Buck looked up at his friend then. “You think?”

“Yes.”

Buck took a deep breath, then looked back at the woman lying motionless on the bed in front of him.

Obi-Wan was right, of course. He had known that Mandy loved him.

Every day, she showed him without words how much she cared, the same way he proved that he loved her.

With actions. The way she always reached for him in her sleep.

How she looked to him anytime they got news about Blair.

How she clung to him when they heard about Bibi.

Taking another deep breath, Buck looked at his friend.

“I was thinking about making love to her when we got home, and not paying as much attention to our surroundings as I should have. You know how dark Anchor Point’s parking lot is.

I was just thinking that I should’ve left Mandy inside, and gone to get the car by myself, when Blair appeared out of nowhere. ”

“If it didn’t happen that night, it would’ve happened some other time.

Blair was patient. She wasn’t going to give up.

And so what if you were thinking about sex?

That doesn’t mean you were at fault. I’ve heard you tell Mandy more than once that what happened to her at the school, getting kidnapped, wasn’t her fault.

That what happened to little Bibi wasn’t her fault.

That all the fault lies with Blair. The same applies here.

Blair was the one responsible for this, not you. ”

“I’ve tried to tell myself that, but the bottom line is that I vowed to keep her safe, and she got hurt on my watch.”

“Life is a weird thing, Buck. You can make all the promises you want, but life still has a way of kicking you in the teeth when you least expect it. Let it go, man. For your own sanity. For her sake. She’s gonna need you to be her rock when she wakes up, and you can’t be strong for her if you’re kicking yourself for what happened.

Let me ask you this: you think Mandy’s going to blame you when she wakes up? ”

Buck didn’t even have to think about that. “No.”

“Exactly. Let it go. Concentrate on helping her get better. Blair is gone. Dead. She’s not a threat anymore.

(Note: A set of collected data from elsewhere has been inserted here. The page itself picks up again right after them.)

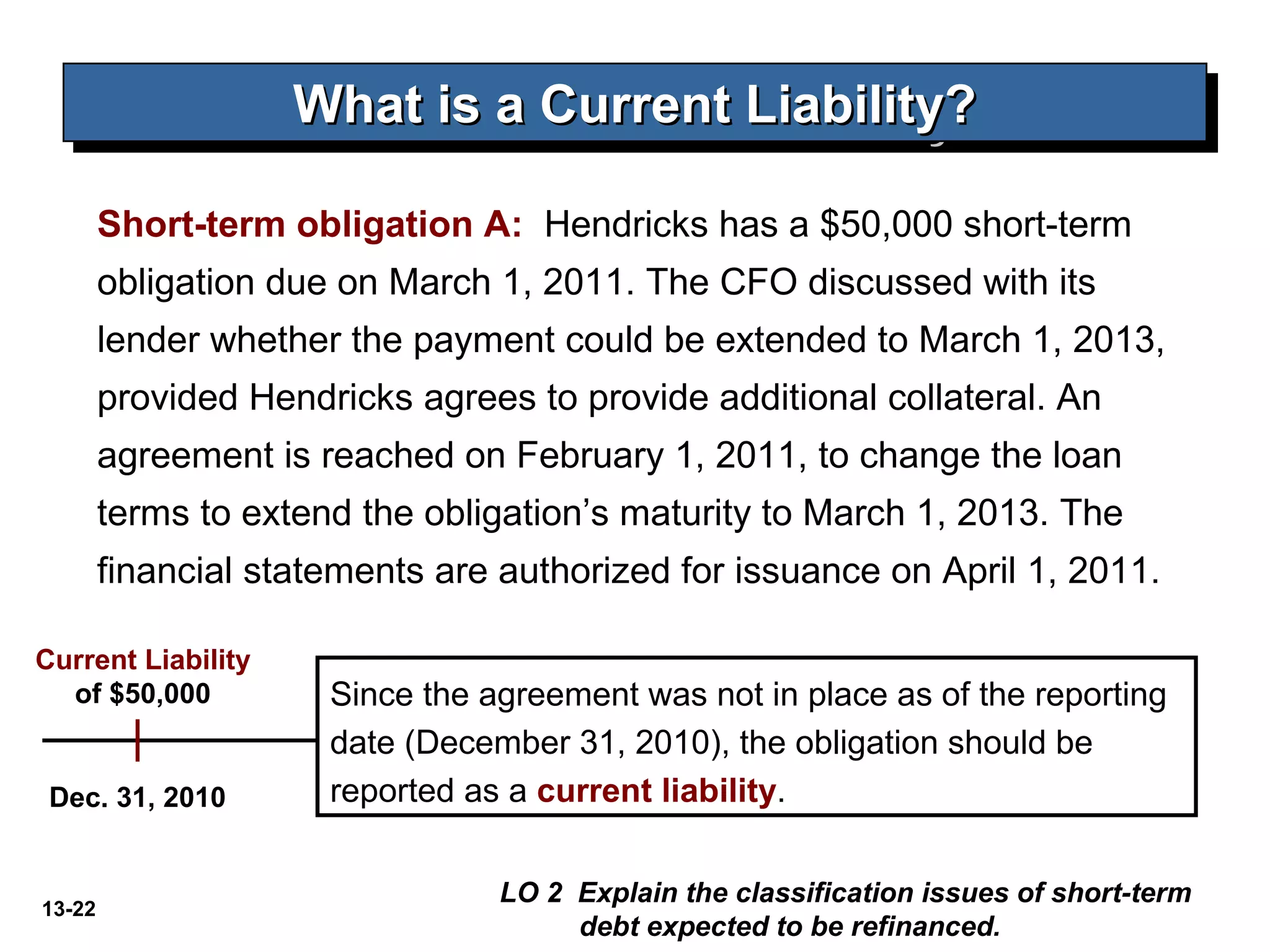 What is a Current Liability?

Short-term obligation A: Hendricks has a \$50,000 short-term obligation due on March 1, 2011. The CFO discussed with its lender whether the payment could be extended to March 1, 2013, provided Hendricks agrees to provide additional collateral. An agreement is reached on February 1, 2011, to change the loan terms to extend the obligation's maturity to March 1, 2013. The financial statements are authorized for issuance on April 1, 2011.

Current Liability of \$50,000

Dec. 31, 2010

Since the agreement was not in place as of the reporting date (December 31, 2010), the obligation should be reported as a current liability.

13-22

LO 2 Explain the classification issues of short-term debt expected to be refinanced.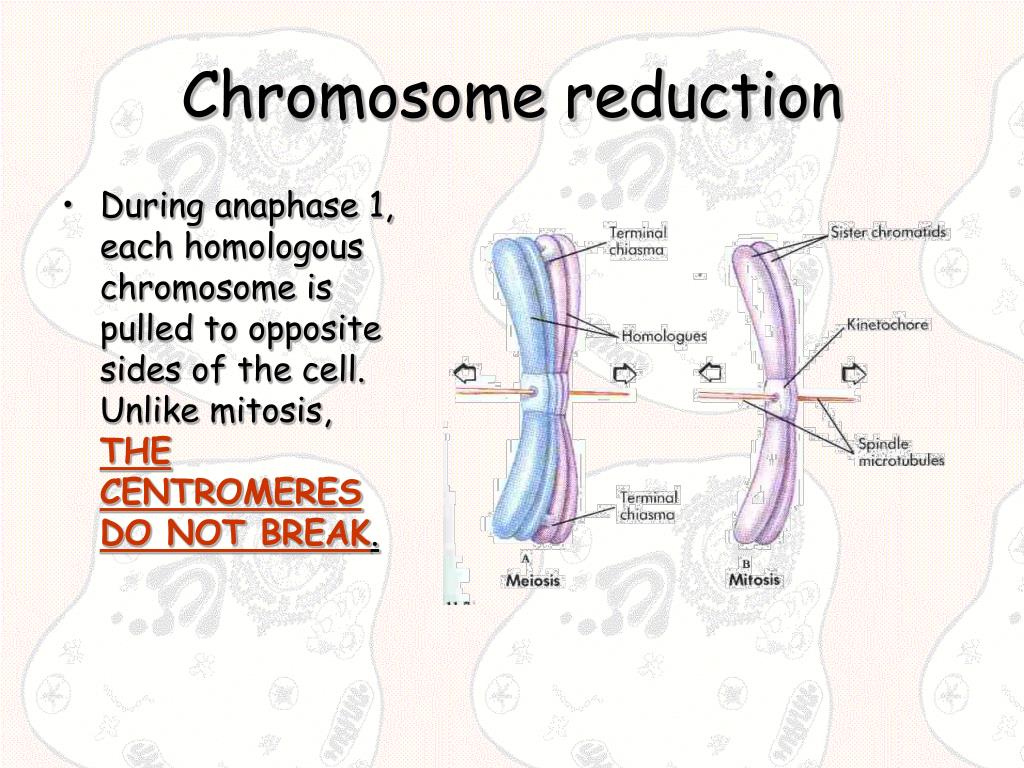 Chromosome reduction

• During anaphase 1, each homologous chromosome is pulled to opposite sides of the cell. Unlike mitosis, THE CENTROMERES DO NOT BREAK.

Terminal chiasma
Homologues
Terminal chiasma
A
Meiosis

Sister chromatids
Kinetochore
Spindle microtubules
B
Mitosis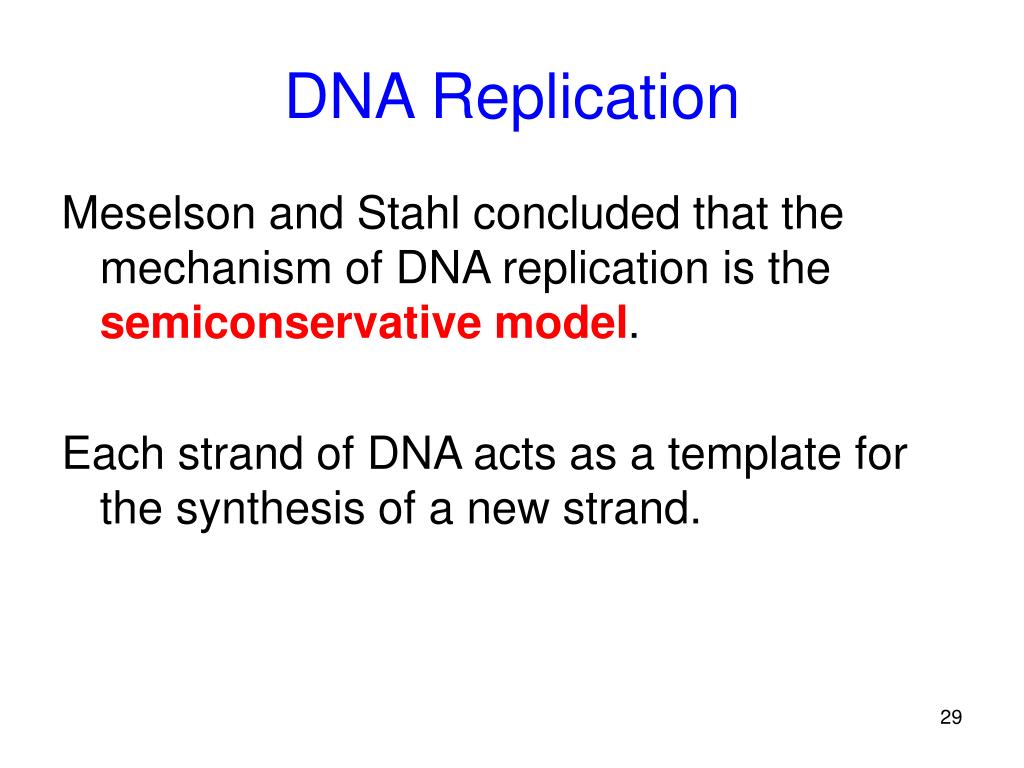 DNA Replication

Meselson and Stahl concluded that the mechanism of DNA replication is the semiconservative model.

Each strand of DNA acts as a template for the synthesis of a new strand.

29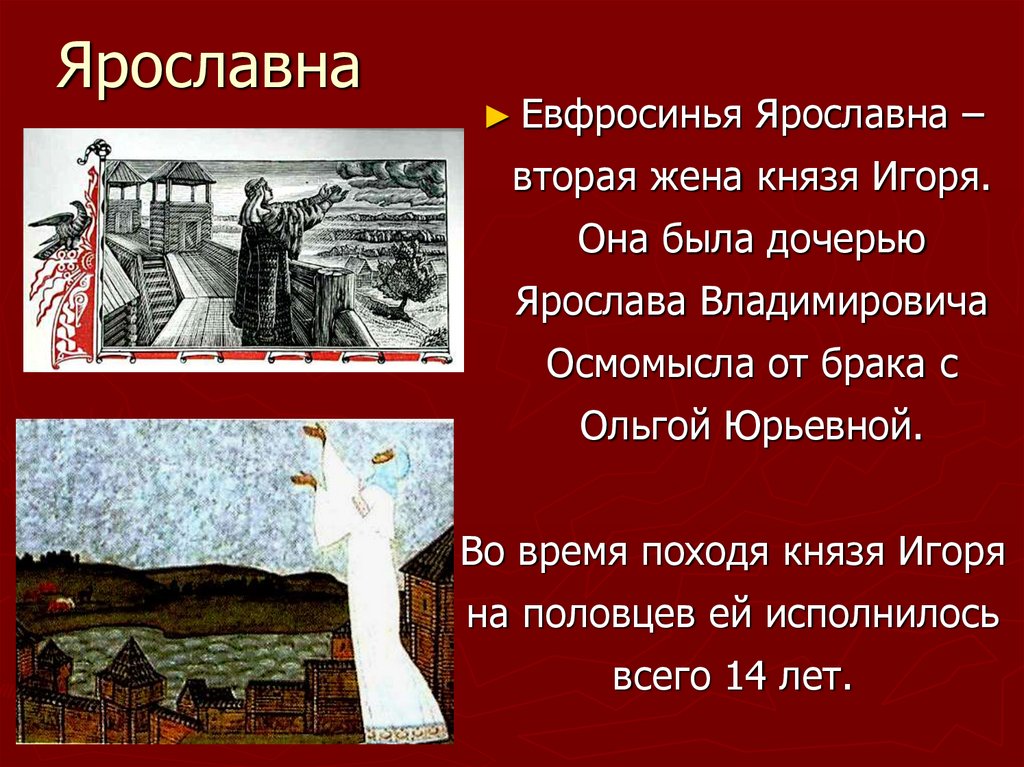 Ярославна

► Евфросинья Ярославна – вторая жена князя Игоря. Она была дочерью Ярослава Владимировича Осмомысла от брака с Ольгой Юрьевной.

Во время походя князя Игоря на половцев ей исполнилось всего 14 лет.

You can’t live with that hanging over your head, and Mandy wouldn’t want you to.

You have your whole lives ahead of you. Do you want to live with regret, or with the joy and expectation of a happy, long life instead?

” Obi-Wan glanced at his watch. “With that, my time is up. I’d tell you to let us know when the doc is going to bring Mandy out of the coma, but…

you should know, Tex is monitoring the situation and keeping us in the loop. ”

“How is he monitoring the situation?” Buck asked with a frown.